WORK TO COMPLETE: Count the lines in the records below that contain the string "distance", and give only that number.
--- START DATA FOR THIS EXERCISE ---
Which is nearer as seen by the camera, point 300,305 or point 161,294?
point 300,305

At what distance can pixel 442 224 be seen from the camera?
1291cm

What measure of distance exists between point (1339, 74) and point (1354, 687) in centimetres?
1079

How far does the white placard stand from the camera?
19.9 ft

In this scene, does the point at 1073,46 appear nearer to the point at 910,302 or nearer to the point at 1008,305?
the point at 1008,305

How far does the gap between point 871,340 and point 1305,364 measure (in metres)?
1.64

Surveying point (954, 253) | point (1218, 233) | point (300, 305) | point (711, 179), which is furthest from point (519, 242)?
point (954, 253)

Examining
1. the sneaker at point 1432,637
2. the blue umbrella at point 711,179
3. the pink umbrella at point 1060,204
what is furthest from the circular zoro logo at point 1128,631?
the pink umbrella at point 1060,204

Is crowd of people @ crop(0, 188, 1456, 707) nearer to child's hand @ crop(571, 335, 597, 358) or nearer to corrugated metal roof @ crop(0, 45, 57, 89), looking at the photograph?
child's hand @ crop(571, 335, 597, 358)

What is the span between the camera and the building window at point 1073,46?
--- END DATA FOR THIS EXERCISE ---
RESPONSE BELOW: 2